また、「エリザベスカラー」は、ネコの長寿命化に伴って需要が高まった商品。ネーミングは16世紀のエリザベス朝時代の衣服に由来しているものだが、従来は、イヌ用で代用する飼い主が多かった。しかしイヌ用はネコには重すぎて負担が大きいため、ネコ専用のものを開発したのだという。
ネコは「室内飼い」の広がりやワクチンの接種によって、30年前の3倍ほど長生きするようになった(一般社団法人ペットフード協会調べ)。1990年代は、ネコの怪我や病気といえば、交通事故やネコ同士の喧嘩、感染症がメインだったが、現在では慢性腎不全、がん、心臓病といった病気が急増している。
こうした病気を治療するネコが増えたことで、自宅治療の一環として、獣医からの推薦などでエリザベスカラーを使用する飼い主が増えたという。2005年の発売以来5万枚近い売れ行きとなっている。
「ネコだけのためのモノづくり」を徹底するためには、「ネコ社員」のチェックも欠かせない。「ネコ社員」とは人間ではなく、太野社長が自宅で飼っているネコたちのことだ。試作品を実際に「ネコ社員」に使わせ、その様子を観察しているのだという。
「ネコ社員」のうちの1匹
「私たちの商品はすべて『ネコ社員』の厳しいチェックを経たものです。ネコたちが使いにくそうであれば、直ちにつくり直します。試作品の製作は、30回を越えることも珍しくありません。ですから、ネコにとっての使い勝手には絶対の自信を持っています」(太野社長)
社名は「4つ葉のクローバー」から
2つ目の「PRの柱」はメディアへの露出だ。これによるいちばんのメリットは、ステークホルダーの協力を得やすくなったことだという。
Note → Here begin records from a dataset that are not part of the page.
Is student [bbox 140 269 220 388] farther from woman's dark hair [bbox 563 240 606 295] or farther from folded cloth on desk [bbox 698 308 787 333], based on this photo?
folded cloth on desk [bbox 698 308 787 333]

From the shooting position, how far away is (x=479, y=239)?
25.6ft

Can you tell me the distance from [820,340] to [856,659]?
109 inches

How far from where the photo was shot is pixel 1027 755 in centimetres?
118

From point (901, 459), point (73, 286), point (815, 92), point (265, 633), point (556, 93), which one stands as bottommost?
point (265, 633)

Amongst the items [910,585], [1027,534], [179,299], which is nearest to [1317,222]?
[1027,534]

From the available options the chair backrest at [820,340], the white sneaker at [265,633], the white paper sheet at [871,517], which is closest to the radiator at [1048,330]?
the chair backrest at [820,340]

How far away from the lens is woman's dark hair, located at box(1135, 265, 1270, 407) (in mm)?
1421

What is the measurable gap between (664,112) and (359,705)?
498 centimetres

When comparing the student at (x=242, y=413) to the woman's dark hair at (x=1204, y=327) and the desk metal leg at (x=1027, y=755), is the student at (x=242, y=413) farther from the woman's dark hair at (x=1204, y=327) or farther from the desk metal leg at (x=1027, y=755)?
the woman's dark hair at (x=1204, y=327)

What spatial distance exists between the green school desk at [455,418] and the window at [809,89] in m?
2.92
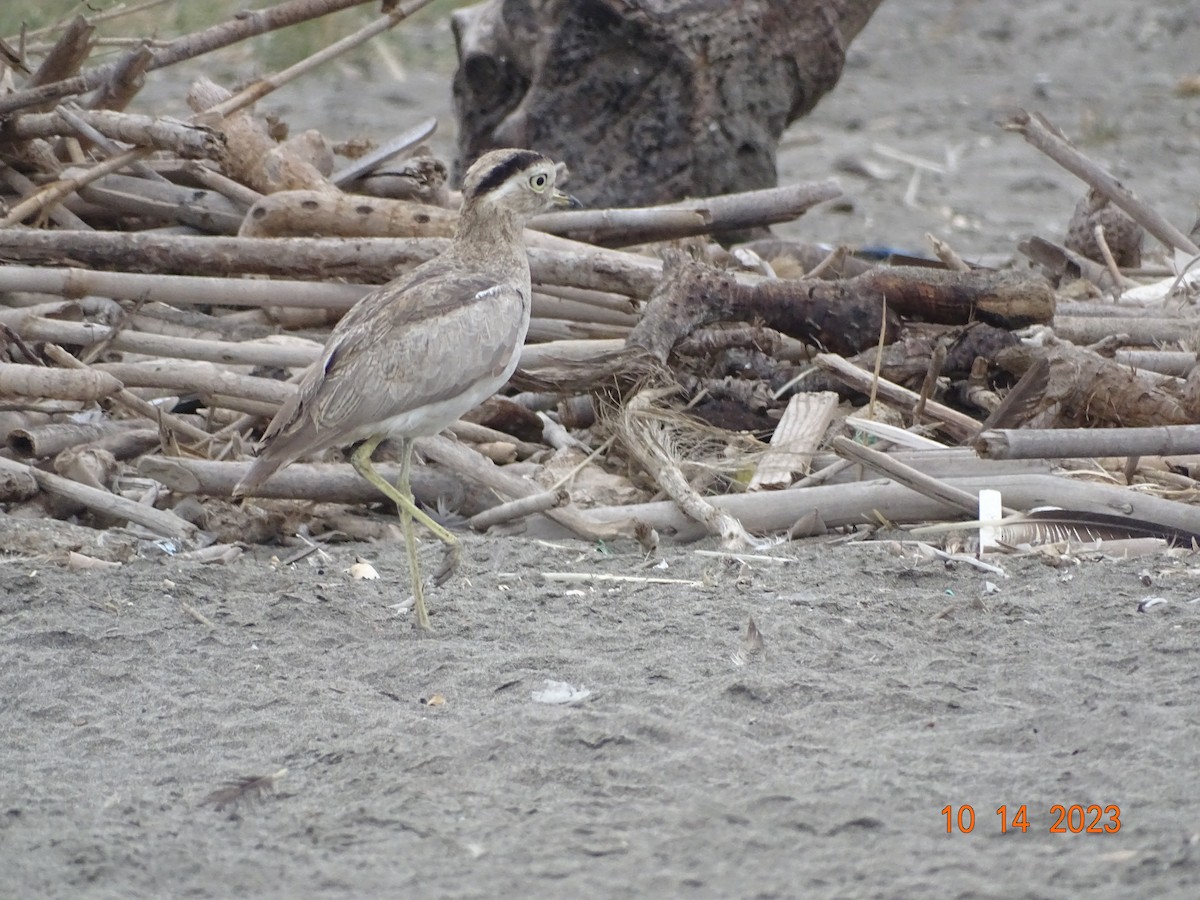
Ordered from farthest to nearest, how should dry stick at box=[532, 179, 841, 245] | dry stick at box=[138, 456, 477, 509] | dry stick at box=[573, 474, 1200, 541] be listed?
dry stick at box=[532, 179, 841, 245]
dry stick at box=[138, 456, 477, 509]
dry stick at box=[573, 474, 1200, 541]

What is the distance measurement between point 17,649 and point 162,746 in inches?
32.6

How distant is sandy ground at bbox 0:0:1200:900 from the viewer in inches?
117

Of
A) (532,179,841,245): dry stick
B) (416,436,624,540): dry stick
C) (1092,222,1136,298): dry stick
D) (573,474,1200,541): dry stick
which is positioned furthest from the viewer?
(1092,222,1136,298): dry stick

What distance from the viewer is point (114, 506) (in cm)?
538

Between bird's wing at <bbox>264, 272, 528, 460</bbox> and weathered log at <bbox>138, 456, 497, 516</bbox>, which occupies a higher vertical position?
bird's wing at <bbox>264, 272, 528, 460</bbox>

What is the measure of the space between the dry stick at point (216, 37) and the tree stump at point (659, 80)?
5.91ft

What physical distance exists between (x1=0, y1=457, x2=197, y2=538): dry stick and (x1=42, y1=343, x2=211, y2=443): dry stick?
389mm

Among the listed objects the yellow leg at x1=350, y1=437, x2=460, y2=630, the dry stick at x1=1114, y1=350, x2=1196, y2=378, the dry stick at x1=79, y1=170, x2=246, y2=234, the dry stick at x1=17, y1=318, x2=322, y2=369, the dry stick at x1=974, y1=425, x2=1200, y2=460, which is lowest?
the yellow leg at x1=350, y1=437, x2=460, y2=630

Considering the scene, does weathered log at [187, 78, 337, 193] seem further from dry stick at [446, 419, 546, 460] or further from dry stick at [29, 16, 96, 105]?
dry stick at [446, 419, 546, 460]

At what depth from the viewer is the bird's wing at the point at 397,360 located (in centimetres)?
476

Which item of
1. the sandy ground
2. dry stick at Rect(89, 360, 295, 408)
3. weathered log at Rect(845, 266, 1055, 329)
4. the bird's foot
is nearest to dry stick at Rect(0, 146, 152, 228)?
dry stick at Rect(89, 360, 295, 408)

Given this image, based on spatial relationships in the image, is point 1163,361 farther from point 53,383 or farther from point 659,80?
point 53,383

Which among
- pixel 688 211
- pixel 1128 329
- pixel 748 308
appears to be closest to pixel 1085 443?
pixel 748 308
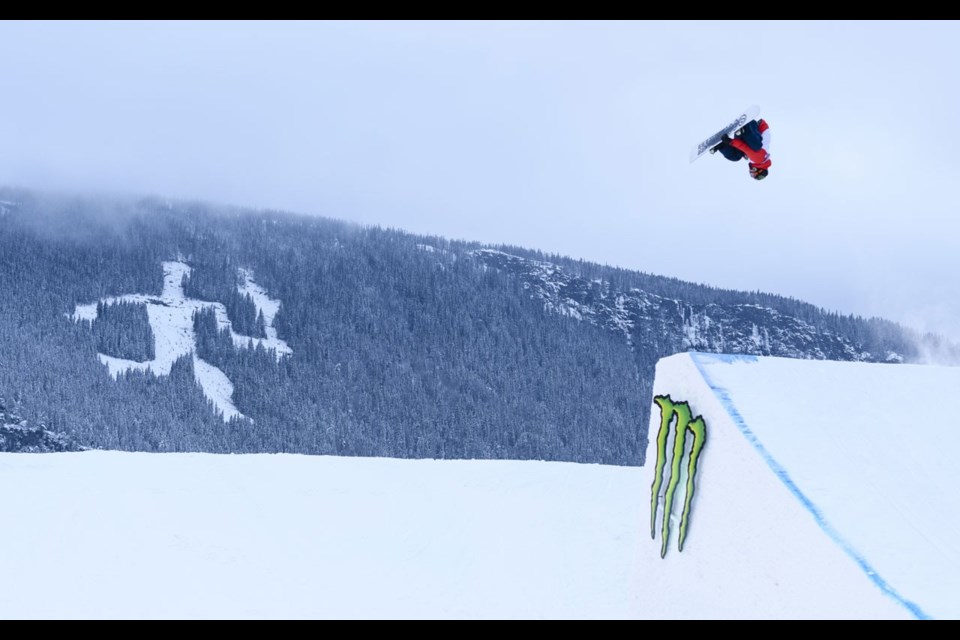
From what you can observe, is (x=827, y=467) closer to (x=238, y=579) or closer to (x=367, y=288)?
(x=238, y=579)

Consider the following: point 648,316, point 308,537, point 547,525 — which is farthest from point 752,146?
point 648,316

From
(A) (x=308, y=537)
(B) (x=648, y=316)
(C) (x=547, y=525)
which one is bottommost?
(A) (x=308, y=537)

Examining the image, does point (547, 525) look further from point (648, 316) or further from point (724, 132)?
point (648, 316)

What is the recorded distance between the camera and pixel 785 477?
7.88 m

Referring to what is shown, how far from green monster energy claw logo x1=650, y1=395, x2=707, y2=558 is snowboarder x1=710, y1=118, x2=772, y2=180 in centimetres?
386

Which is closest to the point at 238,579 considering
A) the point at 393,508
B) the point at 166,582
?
the point at 166,582

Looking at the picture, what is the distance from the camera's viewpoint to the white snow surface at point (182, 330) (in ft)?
427

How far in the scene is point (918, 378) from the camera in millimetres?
9789

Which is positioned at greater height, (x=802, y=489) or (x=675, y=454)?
(x=802, y=489)

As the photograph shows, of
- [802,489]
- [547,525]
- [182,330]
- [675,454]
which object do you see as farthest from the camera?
[182,330]

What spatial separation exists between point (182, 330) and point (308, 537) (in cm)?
14032

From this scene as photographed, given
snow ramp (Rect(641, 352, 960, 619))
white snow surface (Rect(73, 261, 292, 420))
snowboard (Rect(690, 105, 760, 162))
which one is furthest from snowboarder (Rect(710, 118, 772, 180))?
white snow surface (Rect(73, 261, 292, 420))

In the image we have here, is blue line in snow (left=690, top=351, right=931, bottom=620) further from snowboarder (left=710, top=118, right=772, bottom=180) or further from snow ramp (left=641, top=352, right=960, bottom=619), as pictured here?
snowboarder (left=710, top=118, right=772, bottom=180)
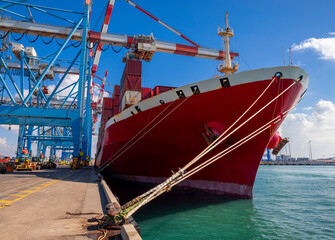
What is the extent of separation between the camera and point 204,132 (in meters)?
11.0

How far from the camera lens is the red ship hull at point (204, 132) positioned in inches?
401

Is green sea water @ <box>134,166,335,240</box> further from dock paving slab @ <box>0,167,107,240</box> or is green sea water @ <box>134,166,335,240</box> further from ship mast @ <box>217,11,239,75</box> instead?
ship mast @ <box>217,11,239,75</box>

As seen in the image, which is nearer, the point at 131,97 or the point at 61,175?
the point at 131,97

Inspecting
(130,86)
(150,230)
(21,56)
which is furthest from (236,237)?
(21,56)

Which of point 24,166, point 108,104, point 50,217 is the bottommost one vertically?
point 24,166

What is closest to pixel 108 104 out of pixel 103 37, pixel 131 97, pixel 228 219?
pixel 131 97

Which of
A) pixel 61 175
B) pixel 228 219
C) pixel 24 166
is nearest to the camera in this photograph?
pixel 228 219

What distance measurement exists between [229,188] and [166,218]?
4178 mm

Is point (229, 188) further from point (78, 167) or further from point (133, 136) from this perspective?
point (78, 167)

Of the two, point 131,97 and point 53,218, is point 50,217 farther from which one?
point 131,97

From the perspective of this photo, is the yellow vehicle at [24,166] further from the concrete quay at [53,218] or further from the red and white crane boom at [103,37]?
the concrete quay at [53,218]

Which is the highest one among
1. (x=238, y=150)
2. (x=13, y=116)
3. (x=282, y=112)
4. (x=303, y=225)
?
(x=13, y=116)

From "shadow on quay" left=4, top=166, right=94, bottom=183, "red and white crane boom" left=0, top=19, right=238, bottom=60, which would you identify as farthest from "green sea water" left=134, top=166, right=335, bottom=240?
"red and white crane boom" left=0, top=19, right=238, bottom=60

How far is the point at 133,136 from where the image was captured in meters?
14.4
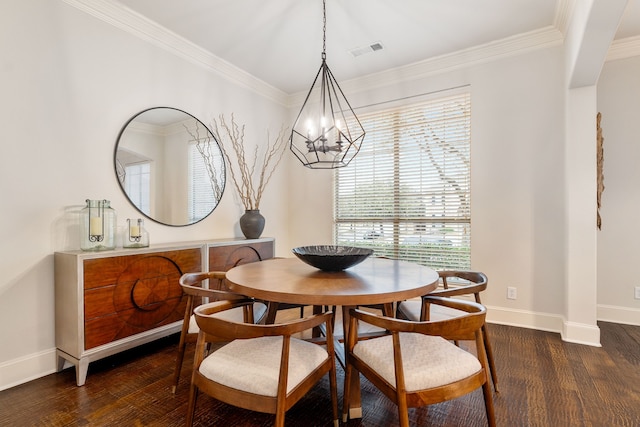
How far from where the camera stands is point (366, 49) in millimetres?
3377

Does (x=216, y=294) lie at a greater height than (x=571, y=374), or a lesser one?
greater

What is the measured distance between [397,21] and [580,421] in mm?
3108

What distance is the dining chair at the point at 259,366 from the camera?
1.25 metres

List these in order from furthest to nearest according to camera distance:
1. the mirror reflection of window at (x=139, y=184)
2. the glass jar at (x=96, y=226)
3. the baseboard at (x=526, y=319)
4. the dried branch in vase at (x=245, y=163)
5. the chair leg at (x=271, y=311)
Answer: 1. the dried branch in vase at (x=245, y=163)
2. the baseboard at (x=526, y=319)
3. the mirror reflection of window at (x=139, y=184)
4. the glass jar at (x=96, y=226)
5. the chair leg at (x=271, y=311)

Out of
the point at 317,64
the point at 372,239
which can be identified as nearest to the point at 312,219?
the point at 372,239

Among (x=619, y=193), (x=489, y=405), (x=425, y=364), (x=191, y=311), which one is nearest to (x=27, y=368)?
(x=191, y=311)

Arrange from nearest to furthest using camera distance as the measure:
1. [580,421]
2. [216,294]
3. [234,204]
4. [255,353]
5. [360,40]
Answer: [255,353]
[580,421]
[216,294]
[360,40]
[234,204]

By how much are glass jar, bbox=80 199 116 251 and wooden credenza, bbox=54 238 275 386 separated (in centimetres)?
14

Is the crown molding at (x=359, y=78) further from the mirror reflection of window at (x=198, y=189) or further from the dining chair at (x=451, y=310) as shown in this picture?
the dining chair at (x=451, y=310)

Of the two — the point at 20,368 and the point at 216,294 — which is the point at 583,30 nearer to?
the point at 216,294

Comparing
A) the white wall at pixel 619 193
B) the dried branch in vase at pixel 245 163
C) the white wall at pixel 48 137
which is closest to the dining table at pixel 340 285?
the white wall at pixel 48 137

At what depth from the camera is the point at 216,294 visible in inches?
74.7

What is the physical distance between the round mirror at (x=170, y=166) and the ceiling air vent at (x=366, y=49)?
176 cm

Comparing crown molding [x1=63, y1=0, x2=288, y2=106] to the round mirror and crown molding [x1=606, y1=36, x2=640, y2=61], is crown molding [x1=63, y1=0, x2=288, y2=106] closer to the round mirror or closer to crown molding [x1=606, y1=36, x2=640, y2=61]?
the round mirror
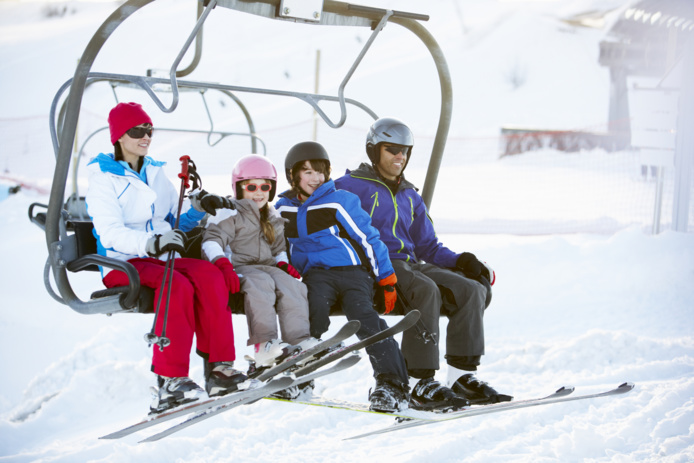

クロス・クローバー・ジャパンでは商品を自社開発しているものの、製造部門は抱えていない。製造は、地元の岩手で伝統工芸品を生産している企業などに委託しているが、当初は先方が「ネコ用の製品」をつくることに躊躇して、門前払いされるケースが多かったという。
「もふもふマスク」製作の様子
しかし、ヒット商品生み出した会社として多くの地元メディアに取り上げられたことで、いまでは格段に地元企業の協力が得やすくなったという。